Dia juga mengatakan tuduhan pemerintah tentang rencana pembunuhan itu hanya "lelucon".
"Akal sehat seharusnya cukup bagi kita untuk memahami dan menerima bahwa tindakan balas dendam bersyarat yang seharusnya tidak merupakan ancaman aktif.
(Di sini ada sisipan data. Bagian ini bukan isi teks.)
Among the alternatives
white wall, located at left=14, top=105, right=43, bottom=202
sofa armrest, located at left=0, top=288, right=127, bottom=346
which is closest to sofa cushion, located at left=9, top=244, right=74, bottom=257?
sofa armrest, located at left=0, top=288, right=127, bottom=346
Ini adalah rencana tanpa dasar," kata Duterte dalam sebuah pernyataan.
"Saya yakin bahwa penyelidikan yang jujur akan dengan mudah mengungkap narasi ini (tentang rencana pembunuhan Marcos) sebagai lelucon, khayalan, atau tidak ada apa-apanya sama sekali."
'Ancaman aktif'
Aliansi Marcos-Duterte yang meraih kekuasaan pada tahun 2022 telah runtuh secara spektakuler menjelang pemilihan paruh waktu tahun depan, dengan kedua belah pihak saling menuduh tentang kecanduan narkoba.
Dalam konferensi pers yang penuh umpatan pada hari Sabtu, Duterte menyebut pasangan Marcos dan Romualdez sebagai target, dengan mengatakan bahwa dia telah memberi tahu seorang anggota tim keamanan: "Jika saya mati, jangan berhenti sampai Anda membunuh mereka."
Beberapa jam kemudian, istana presiden mengatakan bahwa mereka menganggap komentar tersebut sebagai "ancaman aktif".
Duterte, putri mantan presiden Rodrigo Duterte, adalah calon wakil presiden Marcos dalam pemilihan presiden yang dimenangkan secara telak.
Ia tetap menjadi penerus konstitusionalnya jika Marcos tidak dapat menyelesaikan masa jabatan enam tahunnya.
Namun, saat ini ia menghadapi penyelidikan di DPR, yang dipimpin oleh Romualdez, atas dugaan penyalahgunaan dana pemerintah senilai jutaan dolar.
Romualdez dan Duterte secara luas diperkirakan akan mencalonkan diri sebagai presiden pada tahun 2028.
Duterte mengundurkan diri sebagai menteri pendidikan pada bulan Juni karena hubungan antara kedua keluarga mencapai titik kritis.
Pada bulan Oktober, wakil presiden mengatakan ia merasa "dimanfaatkan" setelah bekerja sama dengan Marcos untuk pemilihan 2022.
Beberapa bulan sebelumnya, ayahnya menuduh Marcos sebagai "pecandu narkoba", dan keesokan harinya presiden mengklaim kesehatan pendahulunya menurun karena penggunaan jangka panjang opioid fentanil yang kuat.
Wakil presiden mengatakan kepada wartawan hari ini: "Saya setuju dengan anggapan bahwa dia (Marcos) adalah seorang pecandu narkoba".